> _SOURCE MATERIAL_:
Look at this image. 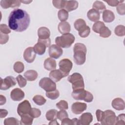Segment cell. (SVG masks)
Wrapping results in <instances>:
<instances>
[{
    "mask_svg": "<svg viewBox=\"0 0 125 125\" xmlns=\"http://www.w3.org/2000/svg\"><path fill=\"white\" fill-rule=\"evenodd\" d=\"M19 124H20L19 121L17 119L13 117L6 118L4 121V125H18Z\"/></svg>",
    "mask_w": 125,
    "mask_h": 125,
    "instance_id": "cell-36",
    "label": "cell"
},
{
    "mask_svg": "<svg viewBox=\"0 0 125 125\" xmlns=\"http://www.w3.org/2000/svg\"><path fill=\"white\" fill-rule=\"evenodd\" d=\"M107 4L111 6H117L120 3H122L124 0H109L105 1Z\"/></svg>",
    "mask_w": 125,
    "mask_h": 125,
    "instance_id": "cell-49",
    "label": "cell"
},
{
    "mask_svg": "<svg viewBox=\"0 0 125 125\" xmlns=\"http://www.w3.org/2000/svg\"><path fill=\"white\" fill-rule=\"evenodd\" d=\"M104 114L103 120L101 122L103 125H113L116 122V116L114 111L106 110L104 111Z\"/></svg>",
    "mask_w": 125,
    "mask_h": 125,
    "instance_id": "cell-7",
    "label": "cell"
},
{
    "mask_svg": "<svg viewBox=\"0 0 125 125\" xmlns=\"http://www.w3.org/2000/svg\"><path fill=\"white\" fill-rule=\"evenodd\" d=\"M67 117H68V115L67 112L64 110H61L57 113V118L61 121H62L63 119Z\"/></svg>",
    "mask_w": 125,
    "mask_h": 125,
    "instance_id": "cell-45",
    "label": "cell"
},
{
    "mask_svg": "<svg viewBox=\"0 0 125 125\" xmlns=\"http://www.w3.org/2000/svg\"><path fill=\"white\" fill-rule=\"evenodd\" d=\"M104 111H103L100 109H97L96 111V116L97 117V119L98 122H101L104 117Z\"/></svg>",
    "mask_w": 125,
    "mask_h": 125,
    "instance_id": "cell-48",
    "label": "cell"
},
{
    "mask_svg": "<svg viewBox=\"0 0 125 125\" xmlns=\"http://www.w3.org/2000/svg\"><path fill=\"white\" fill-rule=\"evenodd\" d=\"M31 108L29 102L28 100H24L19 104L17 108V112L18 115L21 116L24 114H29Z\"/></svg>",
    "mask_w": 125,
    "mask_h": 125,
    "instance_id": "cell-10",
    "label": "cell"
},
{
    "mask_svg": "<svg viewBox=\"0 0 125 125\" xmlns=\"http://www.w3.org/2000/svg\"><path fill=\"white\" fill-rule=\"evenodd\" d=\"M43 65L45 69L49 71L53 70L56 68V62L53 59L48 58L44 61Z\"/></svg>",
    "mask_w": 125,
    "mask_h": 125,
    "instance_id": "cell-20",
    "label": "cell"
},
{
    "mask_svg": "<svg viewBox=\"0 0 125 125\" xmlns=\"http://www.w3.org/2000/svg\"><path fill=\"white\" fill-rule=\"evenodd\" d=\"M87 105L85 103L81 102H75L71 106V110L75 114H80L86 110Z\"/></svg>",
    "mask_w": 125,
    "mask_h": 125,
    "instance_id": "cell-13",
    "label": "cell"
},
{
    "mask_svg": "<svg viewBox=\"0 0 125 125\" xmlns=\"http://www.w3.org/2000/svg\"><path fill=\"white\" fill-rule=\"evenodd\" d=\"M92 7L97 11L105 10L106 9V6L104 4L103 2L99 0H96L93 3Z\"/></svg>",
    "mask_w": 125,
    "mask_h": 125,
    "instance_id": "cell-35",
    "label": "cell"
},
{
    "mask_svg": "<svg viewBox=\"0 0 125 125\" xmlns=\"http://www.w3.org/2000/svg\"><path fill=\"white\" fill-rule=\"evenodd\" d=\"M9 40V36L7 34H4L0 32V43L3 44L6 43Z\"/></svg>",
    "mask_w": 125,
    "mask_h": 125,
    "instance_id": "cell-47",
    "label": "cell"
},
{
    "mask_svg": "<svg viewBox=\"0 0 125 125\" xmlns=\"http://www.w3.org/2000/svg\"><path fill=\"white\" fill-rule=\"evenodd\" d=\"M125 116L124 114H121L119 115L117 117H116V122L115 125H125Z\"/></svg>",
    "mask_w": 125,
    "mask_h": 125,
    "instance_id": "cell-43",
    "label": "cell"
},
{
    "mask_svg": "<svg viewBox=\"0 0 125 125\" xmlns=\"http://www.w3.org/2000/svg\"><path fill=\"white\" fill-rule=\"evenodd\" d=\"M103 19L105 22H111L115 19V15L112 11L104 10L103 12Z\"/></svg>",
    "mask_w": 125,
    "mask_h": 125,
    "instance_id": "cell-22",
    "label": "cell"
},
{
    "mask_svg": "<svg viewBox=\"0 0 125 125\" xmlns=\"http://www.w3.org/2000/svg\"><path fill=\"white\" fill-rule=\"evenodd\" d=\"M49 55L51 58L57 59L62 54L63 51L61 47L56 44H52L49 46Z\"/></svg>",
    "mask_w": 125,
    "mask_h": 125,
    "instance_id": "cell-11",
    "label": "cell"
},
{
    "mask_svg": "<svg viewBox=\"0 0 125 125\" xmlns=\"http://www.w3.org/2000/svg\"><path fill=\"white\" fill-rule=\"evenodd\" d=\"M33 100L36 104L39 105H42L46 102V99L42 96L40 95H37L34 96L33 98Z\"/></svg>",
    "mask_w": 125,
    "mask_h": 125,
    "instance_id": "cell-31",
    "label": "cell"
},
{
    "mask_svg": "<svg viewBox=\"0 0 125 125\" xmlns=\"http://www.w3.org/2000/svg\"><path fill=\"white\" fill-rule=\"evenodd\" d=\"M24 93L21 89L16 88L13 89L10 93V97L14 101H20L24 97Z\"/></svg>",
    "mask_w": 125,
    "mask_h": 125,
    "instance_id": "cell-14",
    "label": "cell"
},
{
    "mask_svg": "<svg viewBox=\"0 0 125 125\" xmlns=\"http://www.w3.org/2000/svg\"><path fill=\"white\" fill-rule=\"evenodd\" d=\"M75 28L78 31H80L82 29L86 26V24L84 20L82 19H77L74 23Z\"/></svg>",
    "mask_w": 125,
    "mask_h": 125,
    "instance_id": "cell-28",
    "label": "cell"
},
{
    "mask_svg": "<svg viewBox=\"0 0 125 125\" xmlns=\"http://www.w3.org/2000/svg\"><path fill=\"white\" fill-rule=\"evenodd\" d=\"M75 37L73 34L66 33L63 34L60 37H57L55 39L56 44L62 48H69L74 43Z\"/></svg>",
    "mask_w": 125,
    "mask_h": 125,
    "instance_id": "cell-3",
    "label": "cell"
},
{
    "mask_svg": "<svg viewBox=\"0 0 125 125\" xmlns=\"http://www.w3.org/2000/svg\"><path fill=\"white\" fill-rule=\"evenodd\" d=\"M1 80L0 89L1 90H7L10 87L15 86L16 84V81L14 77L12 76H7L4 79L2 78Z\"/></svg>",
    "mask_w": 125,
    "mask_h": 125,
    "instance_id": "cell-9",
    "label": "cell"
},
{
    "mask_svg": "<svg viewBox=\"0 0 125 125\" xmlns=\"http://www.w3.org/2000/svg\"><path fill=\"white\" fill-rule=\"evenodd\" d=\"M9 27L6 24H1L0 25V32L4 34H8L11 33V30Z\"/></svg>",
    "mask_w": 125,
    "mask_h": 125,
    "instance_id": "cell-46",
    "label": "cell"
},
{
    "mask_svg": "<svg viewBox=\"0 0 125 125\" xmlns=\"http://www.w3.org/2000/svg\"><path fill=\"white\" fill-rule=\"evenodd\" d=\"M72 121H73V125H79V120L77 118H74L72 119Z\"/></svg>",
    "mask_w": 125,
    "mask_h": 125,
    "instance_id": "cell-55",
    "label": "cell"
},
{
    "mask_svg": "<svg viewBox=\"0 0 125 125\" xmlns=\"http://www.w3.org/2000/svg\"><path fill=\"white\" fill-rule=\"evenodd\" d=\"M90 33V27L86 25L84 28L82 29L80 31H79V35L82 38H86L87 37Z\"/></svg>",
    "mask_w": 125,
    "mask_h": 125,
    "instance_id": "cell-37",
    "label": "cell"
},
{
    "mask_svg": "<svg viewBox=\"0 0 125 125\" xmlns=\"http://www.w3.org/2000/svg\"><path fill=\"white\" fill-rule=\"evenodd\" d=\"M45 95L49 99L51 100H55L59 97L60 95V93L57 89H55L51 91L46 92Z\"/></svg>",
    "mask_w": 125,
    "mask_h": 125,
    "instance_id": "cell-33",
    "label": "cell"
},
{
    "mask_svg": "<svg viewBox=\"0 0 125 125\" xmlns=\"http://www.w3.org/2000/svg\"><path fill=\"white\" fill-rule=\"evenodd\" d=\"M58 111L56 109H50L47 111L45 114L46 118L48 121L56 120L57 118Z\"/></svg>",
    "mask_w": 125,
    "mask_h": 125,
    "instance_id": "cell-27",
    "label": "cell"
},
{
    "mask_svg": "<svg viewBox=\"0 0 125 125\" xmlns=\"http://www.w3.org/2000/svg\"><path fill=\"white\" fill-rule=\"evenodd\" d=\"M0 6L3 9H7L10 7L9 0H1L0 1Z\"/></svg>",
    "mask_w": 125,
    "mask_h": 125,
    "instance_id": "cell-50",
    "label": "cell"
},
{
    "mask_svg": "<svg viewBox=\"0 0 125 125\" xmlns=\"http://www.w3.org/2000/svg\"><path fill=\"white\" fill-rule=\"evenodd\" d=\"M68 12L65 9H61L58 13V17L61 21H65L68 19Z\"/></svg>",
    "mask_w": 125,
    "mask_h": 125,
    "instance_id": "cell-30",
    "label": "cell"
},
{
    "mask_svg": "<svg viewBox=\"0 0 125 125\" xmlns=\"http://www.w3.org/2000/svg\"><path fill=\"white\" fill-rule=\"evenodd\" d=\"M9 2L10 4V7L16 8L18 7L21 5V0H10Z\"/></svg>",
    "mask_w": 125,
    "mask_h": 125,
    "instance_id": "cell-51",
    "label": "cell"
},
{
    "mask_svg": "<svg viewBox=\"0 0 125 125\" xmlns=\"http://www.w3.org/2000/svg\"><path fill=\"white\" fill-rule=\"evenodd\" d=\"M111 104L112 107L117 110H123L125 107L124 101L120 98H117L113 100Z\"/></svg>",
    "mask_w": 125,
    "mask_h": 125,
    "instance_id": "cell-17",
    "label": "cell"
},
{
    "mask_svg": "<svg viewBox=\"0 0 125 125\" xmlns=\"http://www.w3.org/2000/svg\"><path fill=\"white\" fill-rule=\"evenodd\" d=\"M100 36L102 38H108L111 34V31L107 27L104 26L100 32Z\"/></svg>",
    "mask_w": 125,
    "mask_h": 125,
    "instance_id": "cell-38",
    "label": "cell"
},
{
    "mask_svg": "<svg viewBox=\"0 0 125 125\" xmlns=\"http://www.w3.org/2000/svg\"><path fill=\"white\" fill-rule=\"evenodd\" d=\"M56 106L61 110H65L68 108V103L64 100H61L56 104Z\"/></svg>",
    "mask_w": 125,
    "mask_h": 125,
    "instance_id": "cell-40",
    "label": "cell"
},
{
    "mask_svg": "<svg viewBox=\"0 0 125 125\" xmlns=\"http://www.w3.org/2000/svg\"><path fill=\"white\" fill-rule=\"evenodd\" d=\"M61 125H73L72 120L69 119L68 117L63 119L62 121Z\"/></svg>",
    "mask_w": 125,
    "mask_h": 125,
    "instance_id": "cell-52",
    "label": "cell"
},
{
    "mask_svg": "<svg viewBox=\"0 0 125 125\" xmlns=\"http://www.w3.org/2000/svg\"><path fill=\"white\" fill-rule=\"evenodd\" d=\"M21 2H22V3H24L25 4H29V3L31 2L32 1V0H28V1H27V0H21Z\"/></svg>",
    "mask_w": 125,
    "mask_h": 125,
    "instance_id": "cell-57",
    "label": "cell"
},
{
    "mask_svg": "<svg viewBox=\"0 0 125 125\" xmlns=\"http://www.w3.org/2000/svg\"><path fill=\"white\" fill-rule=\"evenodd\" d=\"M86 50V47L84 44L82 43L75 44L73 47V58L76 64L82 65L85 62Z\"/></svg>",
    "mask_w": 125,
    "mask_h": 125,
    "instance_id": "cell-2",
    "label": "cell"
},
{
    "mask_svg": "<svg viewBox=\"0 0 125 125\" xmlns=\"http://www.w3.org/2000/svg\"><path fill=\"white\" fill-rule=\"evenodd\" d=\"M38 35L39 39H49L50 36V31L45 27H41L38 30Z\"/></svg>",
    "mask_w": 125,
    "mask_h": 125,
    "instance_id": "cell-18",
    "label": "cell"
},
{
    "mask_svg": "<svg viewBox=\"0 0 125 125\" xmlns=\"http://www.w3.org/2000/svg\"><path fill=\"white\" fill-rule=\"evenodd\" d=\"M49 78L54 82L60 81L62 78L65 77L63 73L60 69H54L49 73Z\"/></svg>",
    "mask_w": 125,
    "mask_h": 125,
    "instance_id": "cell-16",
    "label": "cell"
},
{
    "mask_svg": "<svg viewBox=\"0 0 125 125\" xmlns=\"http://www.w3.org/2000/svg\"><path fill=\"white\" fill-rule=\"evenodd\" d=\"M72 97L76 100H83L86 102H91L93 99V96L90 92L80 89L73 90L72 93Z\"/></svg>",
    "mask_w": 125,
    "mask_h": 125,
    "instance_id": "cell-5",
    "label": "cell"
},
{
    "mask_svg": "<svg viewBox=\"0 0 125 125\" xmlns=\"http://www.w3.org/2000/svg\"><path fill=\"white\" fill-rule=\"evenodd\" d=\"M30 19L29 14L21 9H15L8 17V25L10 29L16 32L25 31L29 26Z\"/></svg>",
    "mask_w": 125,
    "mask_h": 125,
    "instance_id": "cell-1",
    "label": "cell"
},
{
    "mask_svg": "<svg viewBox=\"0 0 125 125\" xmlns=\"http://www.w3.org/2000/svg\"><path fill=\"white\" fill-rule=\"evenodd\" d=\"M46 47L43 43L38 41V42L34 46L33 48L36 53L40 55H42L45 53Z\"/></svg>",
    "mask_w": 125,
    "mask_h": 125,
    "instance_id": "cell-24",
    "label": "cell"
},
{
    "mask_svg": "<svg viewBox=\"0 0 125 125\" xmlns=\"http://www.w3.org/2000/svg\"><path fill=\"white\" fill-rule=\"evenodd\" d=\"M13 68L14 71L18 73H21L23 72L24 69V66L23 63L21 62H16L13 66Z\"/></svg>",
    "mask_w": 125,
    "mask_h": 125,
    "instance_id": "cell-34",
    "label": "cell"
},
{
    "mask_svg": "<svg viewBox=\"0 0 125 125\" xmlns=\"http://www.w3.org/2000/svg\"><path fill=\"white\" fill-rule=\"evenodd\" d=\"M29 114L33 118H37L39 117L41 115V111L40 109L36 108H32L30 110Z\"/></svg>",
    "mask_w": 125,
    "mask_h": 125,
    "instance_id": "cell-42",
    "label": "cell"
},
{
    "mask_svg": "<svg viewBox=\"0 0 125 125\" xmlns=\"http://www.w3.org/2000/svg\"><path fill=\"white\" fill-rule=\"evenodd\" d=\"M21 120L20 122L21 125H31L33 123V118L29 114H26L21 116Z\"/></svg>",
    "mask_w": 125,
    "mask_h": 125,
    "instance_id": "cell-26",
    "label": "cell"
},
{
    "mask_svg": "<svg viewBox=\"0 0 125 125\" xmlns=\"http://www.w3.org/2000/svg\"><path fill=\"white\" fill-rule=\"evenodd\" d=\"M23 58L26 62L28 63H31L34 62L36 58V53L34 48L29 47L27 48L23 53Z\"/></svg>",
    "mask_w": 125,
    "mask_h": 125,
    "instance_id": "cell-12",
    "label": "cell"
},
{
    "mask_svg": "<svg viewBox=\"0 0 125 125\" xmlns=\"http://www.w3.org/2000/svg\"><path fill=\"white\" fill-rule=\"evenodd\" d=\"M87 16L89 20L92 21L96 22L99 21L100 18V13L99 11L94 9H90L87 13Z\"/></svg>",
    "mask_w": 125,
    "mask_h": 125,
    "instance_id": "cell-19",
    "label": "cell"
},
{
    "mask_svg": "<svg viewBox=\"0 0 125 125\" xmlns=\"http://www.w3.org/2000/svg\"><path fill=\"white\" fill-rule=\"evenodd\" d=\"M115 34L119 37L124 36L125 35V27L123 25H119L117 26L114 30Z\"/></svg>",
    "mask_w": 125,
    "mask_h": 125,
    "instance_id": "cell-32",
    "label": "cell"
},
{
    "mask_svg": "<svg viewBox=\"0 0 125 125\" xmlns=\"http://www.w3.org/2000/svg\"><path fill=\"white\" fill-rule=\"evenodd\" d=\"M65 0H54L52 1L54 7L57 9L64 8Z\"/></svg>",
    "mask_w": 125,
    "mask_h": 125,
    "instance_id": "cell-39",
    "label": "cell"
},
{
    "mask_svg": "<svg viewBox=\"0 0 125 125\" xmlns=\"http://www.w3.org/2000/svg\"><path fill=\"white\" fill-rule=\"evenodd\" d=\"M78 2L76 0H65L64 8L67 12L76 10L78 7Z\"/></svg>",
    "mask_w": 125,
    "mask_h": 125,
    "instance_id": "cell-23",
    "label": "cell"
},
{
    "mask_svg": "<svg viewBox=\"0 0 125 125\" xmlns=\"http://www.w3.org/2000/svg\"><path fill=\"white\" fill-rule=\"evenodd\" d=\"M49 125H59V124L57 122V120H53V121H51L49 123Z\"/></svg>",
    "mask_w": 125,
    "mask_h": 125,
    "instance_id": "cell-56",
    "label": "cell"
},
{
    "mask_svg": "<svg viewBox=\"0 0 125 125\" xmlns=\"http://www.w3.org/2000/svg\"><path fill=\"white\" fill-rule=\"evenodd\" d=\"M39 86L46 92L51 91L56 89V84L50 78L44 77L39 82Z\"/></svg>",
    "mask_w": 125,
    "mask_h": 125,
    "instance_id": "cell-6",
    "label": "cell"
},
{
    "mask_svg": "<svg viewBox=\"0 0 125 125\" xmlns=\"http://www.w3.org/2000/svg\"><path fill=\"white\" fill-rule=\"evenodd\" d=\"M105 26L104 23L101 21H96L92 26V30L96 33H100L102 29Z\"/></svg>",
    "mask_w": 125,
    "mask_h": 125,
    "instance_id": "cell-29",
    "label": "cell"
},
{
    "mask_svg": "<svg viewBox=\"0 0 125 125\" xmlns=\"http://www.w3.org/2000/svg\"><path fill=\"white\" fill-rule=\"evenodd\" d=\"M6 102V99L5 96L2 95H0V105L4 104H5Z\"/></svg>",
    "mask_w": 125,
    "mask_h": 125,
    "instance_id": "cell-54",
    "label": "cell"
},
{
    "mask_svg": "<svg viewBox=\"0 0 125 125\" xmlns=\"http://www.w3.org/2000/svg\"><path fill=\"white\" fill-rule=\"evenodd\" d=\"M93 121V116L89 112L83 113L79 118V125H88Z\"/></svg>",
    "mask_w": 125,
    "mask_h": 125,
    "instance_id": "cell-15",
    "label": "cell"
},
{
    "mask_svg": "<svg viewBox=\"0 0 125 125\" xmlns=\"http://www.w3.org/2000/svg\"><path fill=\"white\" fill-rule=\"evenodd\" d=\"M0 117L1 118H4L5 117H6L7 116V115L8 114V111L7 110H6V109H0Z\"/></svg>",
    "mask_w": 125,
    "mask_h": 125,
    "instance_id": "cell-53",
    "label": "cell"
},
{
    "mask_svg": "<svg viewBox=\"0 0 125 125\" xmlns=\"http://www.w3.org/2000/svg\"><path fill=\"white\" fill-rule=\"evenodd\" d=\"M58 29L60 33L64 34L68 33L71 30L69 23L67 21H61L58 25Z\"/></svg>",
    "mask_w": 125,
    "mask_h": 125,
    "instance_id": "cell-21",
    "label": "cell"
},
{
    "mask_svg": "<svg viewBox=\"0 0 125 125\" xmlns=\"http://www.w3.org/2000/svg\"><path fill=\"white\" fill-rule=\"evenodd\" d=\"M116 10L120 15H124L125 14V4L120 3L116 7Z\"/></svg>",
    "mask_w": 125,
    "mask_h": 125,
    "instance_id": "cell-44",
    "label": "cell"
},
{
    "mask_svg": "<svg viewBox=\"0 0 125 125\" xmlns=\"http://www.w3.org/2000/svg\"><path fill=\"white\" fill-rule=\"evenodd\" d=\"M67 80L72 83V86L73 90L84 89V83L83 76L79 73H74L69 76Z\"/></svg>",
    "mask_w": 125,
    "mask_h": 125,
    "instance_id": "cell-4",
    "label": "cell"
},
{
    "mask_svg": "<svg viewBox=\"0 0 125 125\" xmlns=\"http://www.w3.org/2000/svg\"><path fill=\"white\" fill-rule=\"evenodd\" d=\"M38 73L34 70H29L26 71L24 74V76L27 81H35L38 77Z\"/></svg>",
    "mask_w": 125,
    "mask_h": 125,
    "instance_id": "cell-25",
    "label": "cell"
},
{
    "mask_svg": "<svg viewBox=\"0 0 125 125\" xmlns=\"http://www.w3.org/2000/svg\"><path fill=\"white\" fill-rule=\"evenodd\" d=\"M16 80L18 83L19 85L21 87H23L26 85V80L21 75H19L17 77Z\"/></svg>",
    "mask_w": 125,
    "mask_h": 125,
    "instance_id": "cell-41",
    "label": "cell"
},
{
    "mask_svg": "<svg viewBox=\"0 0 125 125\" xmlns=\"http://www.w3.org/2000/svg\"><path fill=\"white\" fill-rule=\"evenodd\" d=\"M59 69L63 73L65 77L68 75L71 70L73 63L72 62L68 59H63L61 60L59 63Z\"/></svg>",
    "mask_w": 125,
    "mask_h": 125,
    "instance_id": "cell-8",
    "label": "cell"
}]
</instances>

> _WHAT IS NEEDED_: Which lines in the rows above contain the string "instances"? Copy out each one in full.

> _OUTPUT BELOW_:
Wrapping results in <instances>:
<instances>
</instances>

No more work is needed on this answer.